The Three Pillars of Observability
Metrics
Numerical measurements over time.
CPU, memory, request counts, latency percentiles.
→ Prometheus & Mimir
Logs
Time-stamped text events emitted by services.
Errors, warnings, debug output.
→ Loki
Traces
End-to-end journey of a request across services.

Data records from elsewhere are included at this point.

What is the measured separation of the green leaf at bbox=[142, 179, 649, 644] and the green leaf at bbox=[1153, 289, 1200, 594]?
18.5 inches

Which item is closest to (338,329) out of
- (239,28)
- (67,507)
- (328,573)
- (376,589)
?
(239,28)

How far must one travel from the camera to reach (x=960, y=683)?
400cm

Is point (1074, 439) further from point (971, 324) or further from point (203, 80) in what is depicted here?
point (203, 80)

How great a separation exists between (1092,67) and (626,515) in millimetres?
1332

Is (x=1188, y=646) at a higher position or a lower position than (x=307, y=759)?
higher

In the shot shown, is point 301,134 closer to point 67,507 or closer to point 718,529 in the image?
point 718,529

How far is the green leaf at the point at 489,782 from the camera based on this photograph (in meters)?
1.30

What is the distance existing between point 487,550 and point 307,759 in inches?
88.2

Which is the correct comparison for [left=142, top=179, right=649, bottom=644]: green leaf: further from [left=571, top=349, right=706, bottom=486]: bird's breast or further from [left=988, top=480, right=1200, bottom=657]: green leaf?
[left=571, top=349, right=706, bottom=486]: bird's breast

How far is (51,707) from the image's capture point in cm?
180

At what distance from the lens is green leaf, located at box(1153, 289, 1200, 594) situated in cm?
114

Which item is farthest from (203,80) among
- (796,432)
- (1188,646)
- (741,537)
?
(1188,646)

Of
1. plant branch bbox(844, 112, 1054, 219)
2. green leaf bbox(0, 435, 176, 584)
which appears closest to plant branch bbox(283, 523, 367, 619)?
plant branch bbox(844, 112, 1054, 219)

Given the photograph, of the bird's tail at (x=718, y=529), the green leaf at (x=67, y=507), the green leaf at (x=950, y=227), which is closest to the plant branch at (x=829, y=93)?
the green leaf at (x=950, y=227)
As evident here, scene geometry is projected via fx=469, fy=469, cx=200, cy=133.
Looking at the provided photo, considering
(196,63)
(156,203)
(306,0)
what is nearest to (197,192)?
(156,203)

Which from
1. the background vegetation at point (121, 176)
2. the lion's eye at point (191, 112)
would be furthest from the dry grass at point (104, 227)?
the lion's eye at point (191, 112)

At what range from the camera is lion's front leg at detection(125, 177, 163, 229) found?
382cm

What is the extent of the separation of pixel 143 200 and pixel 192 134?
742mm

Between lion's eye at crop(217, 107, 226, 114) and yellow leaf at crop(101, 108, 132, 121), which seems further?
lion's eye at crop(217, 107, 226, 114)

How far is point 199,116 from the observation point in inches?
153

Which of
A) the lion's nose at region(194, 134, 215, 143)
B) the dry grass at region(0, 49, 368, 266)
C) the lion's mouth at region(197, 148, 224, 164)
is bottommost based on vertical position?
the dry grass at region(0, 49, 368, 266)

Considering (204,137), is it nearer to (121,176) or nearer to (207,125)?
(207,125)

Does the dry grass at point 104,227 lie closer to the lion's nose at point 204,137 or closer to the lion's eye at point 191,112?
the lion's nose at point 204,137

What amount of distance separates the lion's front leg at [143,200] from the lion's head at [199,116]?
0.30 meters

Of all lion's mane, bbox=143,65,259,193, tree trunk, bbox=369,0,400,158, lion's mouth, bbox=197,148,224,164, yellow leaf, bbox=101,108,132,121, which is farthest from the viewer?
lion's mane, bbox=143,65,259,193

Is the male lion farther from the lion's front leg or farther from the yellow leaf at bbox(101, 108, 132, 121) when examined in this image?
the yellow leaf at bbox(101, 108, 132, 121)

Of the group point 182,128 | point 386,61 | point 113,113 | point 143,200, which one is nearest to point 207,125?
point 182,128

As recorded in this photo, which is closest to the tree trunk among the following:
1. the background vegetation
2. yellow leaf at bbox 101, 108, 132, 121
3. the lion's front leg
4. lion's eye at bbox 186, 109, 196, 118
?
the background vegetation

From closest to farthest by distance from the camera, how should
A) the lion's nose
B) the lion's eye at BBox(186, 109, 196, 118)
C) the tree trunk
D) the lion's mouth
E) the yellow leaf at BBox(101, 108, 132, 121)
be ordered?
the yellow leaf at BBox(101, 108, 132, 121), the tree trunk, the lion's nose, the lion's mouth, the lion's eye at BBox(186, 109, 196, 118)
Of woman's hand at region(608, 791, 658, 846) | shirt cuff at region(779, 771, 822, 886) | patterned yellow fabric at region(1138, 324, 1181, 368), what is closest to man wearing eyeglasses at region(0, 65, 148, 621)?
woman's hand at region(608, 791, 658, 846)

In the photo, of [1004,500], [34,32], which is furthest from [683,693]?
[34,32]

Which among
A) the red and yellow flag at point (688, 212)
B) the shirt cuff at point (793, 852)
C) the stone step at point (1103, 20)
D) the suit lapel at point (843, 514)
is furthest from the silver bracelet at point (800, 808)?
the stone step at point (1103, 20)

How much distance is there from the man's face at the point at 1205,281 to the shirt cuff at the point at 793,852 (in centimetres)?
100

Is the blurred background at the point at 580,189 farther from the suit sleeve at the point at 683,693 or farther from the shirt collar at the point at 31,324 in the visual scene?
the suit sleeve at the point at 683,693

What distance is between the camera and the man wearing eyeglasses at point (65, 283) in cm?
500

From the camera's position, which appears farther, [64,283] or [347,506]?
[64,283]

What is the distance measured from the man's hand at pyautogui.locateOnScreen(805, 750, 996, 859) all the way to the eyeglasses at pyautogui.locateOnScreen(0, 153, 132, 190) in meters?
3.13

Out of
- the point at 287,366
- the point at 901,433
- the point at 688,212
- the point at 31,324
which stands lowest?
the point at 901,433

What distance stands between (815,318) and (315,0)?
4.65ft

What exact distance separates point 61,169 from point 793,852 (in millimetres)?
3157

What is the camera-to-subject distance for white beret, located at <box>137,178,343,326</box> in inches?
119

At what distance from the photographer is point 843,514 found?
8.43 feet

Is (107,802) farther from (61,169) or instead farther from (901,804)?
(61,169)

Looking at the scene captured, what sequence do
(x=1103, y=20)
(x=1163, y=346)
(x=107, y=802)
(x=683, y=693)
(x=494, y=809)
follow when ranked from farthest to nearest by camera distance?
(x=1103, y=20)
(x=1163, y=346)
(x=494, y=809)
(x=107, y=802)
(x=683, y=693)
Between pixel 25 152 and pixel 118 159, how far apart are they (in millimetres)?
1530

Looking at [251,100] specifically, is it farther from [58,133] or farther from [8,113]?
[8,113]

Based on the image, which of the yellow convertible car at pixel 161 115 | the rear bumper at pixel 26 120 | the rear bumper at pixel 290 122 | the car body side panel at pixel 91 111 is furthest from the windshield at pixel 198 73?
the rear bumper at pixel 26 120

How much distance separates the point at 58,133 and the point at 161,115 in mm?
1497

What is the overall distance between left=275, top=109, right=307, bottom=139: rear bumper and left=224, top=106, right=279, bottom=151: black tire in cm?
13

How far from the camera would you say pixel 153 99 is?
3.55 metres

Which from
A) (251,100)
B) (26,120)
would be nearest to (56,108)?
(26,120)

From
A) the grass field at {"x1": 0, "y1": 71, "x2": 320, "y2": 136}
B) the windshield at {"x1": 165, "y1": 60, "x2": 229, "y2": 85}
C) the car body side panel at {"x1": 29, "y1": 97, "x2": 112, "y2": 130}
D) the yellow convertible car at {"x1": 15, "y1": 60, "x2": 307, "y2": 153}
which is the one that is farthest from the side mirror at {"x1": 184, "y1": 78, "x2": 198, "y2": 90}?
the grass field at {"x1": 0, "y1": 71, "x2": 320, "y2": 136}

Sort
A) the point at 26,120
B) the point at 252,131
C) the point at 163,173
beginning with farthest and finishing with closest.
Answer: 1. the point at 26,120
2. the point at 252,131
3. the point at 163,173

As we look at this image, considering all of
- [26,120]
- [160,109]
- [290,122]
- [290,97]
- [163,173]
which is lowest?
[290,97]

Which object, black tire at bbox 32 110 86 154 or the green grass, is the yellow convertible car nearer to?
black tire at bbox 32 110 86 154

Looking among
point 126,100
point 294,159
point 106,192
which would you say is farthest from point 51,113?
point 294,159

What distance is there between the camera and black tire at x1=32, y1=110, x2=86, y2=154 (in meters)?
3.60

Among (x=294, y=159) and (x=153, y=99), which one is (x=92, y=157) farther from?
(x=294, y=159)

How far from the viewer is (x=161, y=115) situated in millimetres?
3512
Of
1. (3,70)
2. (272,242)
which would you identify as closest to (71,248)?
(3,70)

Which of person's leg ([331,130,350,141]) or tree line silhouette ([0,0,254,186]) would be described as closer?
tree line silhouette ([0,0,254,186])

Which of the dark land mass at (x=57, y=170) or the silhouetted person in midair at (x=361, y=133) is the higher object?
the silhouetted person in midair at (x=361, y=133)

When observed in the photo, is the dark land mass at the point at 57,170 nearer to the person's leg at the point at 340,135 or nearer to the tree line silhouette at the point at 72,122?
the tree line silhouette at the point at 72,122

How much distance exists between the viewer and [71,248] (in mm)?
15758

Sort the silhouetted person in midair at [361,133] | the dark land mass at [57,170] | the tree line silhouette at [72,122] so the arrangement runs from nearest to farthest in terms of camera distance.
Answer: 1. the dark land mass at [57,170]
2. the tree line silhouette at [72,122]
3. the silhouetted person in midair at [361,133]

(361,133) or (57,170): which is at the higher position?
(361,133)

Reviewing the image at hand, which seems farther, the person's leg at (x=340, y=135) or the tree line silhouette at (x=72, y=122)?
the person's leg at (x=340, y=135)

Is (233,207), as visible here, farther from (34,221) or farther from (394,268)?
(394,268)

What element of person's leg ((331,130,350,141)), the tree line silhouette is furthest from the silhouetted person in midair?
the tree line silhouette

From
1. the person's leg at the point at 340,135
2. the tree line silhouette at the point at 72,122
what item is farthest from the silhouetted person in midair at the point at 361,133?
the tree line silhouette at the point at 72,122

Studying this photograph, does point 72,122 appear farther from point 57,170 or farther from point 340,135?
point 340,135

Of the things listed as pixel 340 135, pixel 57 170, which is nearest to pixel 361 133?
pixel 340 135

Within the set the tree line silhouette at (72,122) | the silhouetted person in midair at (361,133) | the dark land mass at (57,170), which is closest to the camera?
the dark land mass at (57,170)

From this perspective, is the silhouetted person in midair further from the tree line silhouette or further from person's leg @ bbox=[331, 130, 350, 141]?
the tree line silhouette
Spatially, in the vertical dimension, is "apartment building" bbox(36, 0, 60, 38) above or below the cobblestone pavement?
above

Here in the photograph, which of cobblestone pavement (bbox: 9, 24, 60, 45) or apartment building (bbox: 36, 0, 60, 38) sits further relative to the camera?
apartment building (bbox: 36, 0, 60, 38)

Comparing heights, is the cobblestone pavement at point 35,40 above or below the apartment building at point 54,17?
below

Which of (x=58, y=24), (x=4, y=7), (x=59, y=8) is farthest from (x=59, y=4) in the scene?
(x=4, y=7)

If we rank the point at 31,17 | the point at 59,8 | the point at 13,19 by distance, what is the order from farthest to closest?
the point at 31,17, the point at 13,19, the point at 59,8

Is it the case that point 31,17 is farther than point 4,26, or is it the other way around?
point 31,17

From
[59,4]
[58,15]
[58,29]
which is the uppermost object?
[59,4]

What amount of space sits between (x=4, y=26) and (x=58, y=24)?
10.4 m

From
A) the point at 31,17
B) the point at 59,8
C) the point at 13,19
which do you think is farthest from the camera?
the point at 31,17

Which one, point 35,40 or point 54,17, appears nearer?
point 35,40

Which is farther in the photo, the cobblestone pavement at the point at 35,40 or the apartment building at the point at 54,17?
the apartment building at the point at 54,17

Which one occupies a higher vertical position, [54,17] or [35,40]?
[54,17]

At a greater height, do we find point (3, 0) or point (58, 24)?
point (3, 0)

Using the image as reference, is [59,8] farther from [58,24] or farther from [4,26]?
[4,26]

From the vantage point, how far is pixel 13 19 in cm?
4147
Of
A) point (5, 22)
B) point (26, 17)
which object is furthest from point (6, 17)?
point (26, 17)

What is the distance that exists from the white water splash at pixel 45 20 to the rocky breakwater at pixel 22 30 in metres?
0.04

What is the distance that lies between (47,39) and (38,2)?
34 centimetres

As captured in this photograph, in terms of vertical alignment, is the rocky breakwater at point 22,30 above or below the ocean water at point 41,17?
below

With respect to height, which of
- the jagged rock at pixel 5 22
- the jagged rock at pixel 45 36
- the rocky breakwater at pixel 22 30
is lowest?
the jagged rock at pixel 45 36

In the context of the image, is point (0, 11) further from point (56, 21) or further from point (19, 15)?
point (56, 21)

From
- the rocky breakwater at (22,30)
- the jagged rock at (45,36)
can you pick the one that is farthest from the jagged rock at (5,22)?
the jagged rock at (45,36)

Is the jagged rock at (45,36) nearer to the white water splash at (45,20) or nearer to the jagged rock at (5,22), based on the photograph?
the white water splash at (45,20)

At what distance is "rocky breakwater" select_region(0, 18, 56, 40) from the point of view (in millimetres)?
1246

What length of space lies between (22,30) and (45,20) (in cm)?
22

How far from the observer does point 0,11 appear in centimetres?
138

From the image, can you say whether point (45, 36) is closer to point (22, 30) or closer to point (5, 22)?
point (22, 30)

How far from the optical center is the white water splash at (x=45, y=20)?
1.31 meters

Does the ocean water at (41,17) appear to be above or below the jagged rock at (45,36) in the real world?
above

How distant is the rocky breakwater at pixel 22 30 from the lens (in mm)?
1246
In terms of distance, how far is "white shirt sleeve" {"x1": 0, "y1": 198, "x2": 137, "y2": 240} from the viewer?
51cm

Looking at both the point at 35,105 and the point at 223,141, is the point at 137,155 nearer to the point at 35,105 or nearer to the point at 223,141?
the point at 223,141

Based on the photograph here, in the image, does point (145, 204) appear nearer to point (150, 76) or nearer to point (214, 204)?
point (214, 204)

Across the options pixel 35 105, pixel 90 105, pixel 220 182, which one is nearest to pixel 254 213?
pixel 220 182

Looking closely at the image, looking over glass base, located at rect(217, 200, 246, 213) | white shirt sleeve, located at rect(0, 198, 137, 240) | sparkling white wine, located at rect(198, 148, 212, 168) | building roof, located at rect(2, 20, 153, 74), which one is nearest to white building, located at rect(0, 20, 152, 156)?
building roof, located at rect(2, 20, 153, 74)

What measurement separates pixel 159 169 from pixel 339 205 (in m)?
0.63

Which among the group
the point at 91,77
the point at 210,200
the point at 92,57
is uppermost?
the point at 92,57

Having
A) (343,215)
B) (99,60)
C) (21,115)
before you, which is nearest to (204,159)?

Spans, latency, dependency map.
→ Tempo
Grafana is the unified visualization layer that queries all three pillars from a single UI.
Components At a Glance
Grafana
The frontend UI for everything. Dashboards, alerting, and unified querying across metrics, logs, and traces. Acts as the single pane of glass — it does not store data itself.
Prometheus
Scrapes metrics from your services via HTTP endpoints. Stores them locally in a time-series database (TSDB). Evaluates alerting rules and forwards alerts to Alertmanager. Short-term storage by default.
Mimir
Long-term, horizontally scalable metrics backend. 100% Prometheus-compatible remote write/read API. Replaces Prometheus local storage for large-scale or multi-tenant deployments. Think of it as "Prometheus as a service".
Loki
Stores and indexes logs by labels (like Prometheus does for metrics) rather than full-text indexing. Cheap and efficient. Queried using LogQL. Logs are shipped by agents (Promtail, Alloy, Fluentd).
Tempo
Stores distributed traces (spans). Compatible with OpenTelemetry, Jaeger, and Zipkin. Integrates tightly with Loki and Prometheus — click on a log line or metric spike and jump to the correlated trace.
Architecture Diagram
Data Collectors (How Data Gets In)
🔥 Metrics → Prometheus
- Services expose
/metricsendpoint (Prometheus format) - Prometheus pulls (scrapes) on a set interval
- Node Exporter, cAdvisor for infra metrics
- Client libs: Go, Python, Java, Node.js
📋 Logs → Loki
- Promtail — tails log files on each host
- Grafana Alloy — next-gen unified collector
- Fluentd / Fluent Bit — for existing pipelines
- Docker / Kubernetes log drivers
🌐 Traces → Tempo
- OpenTelemetry SDK — instrument your code
- OTel Collector — receives, processes, exports
- Jaeger client libraries (legacy)
- Zipkin (legacy), supports OTLP natively
☁️ Metrics → Mimir
- Prometheus sends via remote_write
- OTel Collector can push directly to Mimir
- Grafana Alloy can write metrics directly
- Mimir handles multi-tenancy & long-term retention
End-to-End Data Flow
Application Instrumentation
Your service exposes a /metrics endpoint, writes structured logs to stdout/file, and uses an OTel SDK to emit trace spans for each incoming request and downstream call.
Prometheus Scrapes Metrics
Every 15–60 seconds, Prometheus pulls metrics from all configured targets. It stores them locally (TSDB) for short-term querying and evaluates alerting rules. When an alert fires, it routes to Alertmanager.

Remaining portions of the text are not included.